Consigna 1: Edite el pasaje del texto sobre las versiones de obras de Cervantes que va desde "La obra fue" hasta "Avempace, de Zaragoza." y reprodúzcalo sustituyendo "Pamplona" por "Logroño".
Consigna 2: Según el texto sobre las versiones de obras de Cervantes, ¿en qué año se formuló el encargo de la Compañía Nacional de Teatro Clásico?
Consigna 3: Prosiga el texto sobre las versiones de obras de Cervantes a partir de su última frase.

Texto facilitado:
»»
La obra fue estrenada en 2005 en el teatro Gayarre de Pamplona, en el marco del Congreso de la Asociación de Directores de Escena. Desde entonces, diversos grupos la vienen representando en institutos y centros culturales. La puesta en escena más reciente es la protagonizada por antiguos profesores del IES Avempace, de Zaragoza.

Con Pedro de Urdemalas

Mi segundo acercamiento a la obra cervantina ha sido la versión de Pedro de Urdemalas atendiendo un encargo de la Compañía Nacional de Teatro Clásico, que me fue formulado en 2015. La propuesta era la entrega de un libreto que diera lugar a un espectáculo ameno y accesible al público actual. Acepté el encargo sin dudarlo. De la comedia, me atrae el repertorio de entremeses que contiene, en los que tiene cabida una riquísima galería de personajes que forman parte del pueblo llano y que, cuando pertenecen a la realeza, son apeados de sus pedestales y tratados como seres de carne y hueso. Es decir, vulnerables, víctimas de sus pasiones y un poco dejados de la mano de Dios, por mucho que presuman de ser sus representantes en la Tierra. Por otro lado, Cervantes, sin asomo de rencor hacia el mundo de la farándula, rinde uno de los mayores homenajes que un autor dramático haya dedicado a la figura del actor. Pedro, después de ejercer mil oficios, alguno cercano al mundo de la picaresca, asume con entusiasmo el de farsante, más, antes de representar cualquiera de los papeles que se le asignen, presta su voz a Cervantes para que éste explique al respetable como deberían ser las comedias.
««
Registros extraídos:
»»
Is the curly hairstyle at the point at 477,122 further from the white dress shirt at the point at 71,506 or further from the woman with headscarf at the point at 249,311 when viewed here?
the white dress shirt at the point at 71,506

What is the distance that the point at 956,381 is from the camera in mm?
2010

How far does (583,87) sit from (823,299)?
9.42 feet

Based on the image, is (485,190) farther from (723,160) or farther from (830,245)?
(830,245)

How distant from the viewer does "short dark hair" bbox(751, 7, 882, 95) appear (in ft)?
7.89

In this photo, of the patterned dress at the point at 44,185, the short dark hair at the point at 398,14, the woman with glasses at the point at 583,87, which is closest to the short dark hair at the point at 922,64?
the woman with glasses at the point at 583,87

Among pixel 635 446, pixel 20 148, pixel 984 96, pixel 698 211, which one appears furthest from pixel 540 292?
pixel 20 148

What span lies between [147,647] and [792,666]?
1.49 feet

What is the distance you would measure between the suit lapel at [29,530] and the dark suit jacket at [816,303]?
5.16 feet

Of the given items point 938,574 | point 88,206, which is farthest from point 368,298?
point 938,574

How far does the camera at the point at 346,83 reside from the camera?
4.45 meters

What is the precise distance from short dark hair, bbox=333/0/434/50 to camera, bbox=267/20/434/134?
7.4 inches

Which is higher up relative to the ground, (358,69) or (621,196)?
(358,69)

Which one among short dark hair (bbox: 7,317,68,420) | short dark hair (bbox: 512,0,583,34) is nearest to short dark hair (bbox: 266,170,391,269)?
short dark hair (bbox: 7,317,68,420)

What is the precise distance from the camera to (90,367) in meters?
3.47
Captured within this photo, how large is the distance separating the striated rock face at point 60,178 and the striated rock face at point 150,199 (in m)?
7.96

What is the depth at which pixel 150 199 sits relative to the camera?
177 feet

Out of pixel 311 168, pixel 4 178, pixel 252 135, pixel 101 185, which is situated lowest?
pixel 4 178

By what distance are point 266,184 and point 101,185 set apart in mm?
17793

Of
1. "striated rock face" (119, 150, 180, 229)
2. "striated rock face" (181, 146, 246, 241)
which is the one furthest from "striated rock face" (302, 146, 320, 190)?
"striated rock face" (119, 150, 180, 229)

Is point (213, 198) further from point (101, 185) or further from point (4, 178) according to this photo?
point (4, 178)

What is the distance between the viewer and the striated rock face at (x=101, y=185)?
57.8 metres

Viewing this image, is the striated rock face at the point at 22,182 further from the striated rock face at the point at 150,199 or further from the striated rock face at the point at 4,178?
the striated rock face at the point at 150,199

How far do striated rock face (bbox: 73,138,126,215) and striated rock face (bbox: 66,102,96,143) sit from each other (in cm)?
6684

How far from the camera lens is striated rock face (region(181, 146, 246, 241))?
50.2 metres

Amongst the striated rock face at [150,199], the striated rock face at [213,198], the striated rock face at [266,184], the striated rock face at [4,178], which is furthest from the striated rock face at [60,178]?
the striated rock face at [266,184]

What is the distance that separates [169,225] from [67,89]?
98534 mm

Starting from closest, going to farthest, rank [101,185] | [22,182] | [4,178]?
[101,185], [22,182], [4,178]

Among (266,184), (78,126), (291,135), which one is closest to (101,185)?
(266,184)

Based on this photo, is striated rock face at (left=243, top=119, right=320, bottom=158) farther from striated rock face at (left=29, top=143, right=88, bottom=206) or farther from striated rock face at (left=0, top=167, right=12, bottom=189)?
««
»»
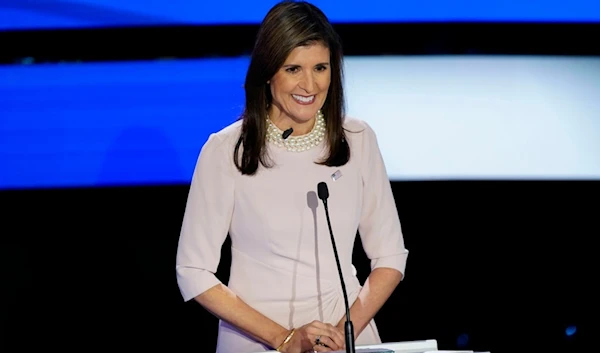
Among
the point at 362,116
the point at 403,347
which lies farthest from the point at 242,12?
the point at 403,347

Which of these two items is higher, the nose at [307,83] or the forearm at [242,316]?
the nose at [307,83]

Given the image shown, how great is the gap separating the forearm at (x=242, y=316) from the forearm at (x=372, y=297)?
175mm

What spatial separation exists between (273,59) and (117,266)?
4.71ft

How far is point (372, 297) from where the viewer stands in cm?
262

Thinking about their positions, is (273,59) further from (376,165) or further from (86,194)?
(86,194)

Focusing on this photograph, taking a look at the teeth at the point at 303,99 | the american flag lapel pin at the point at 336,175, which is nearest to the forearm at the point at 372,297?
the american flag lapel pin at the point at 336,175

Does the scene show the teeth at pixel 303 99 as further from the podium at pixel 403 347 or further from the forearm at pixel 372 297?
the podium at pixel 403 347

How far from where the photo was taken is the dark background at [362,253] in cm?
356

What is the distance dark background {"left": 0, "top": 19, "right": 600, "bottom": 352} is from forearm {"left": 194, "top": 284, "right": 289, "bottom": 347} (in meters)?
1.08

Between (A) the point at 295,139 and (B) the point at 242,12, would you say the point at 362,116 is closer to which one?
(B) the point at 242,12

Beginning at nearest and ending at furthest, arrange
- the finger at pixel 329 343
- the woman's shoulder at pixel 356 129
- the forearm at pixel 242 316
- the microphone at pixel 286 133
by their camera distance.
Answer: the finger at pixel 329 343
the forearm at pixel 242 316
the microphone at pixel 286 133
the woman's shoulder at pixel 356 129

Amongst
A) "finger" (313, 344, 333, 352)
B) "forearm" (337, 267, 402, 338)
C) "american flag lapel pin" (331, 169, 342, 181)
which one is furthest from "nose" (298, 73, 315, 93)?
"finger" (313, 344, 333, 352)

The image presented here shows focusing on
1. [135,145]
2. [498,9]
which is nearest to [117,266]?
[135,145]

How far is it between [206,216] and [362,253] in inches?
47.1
««
Resultado 1:
La obra fue estrenada en 2005 en el teatro Gayarre de Logroño, en el marco del Congreso de la Asociación de Directores de Escena. Desde entonces, diversos grupos la vienen representando en institutos y centros culturales. La puesta en escena más reciente es la protagonizada por antiguos profesores del IES Avempace, de Zaragoza.

Resultado 2: En 2015.

Resultado 3:
No recibí ninguna pauta, por lo que gozaba de total libertad para realizar el trabajo. Sin embargo, teniendo en cuenta que se trataba de una iniciativa de una institución pública, cuya razón de ser es la recuperación, preservación y difusión de nuestro patrimonio teatral clásico, no me planteé realizar una versión libre, sino una revisión respetuosa del texto original. Sí decidí tener en cuenta los reproches que ha merecido la obra por parte de algunos estudiosos. Casi todos tienen que ver con la sustitución, en esta pieza, de la acción continua que caracteriza el teatro de Lope y de otros dramaturgos coetáneos, por la fragmentación de las escenas. En su opinión, provoca confusión. Los más críticos añaden que la presencia de episodios inconexos y ciertas anomalías en el encadenamiento de las secuencias, junto a la abundancia de partes narrativas, son un lastre que rompe el ritmo, o que la presencia de personajes e historias que no siempre se desarrollan, contravienen las reglas de la dramaturgia. Pero como ha recordado Canavaggio, de lo que no cabe duda es de que Cervantes quiso escribirla así, pues era la forma de expresar su rechazo al “arte nuevo” lopesco. Estas razones explican, en buena medida, que estemos ante una de las obras menos representadas de su autor. Entre los que se han atrevido a representarla en las últimas décadas, está José María Loperena, que en 1968 dirigió una muy libre versión de Enrique Ortenbach, quién suprimió escenas completas y redujo el texto cuanto le fue posible, con el propósito de resolver los inconvenientes señalados y aliviar la segura fatiga del público. En 1999, Plácido Rodríguez firmó una versión mucho más respetuosa con el original, ocupándose de dirigirla, con más dignidad que medios, Gaspar Cano. La enseñanza de aquella función fue que los problemas de la obra son reales, lo que justifica que se aligere el texto y que se creen acciones encaminadas a transformar la representación en una fiesta19. En mi trabajo, tuve en cuenta todas estas consideraciones, convencido de que así contribuía a la difusión de la obra.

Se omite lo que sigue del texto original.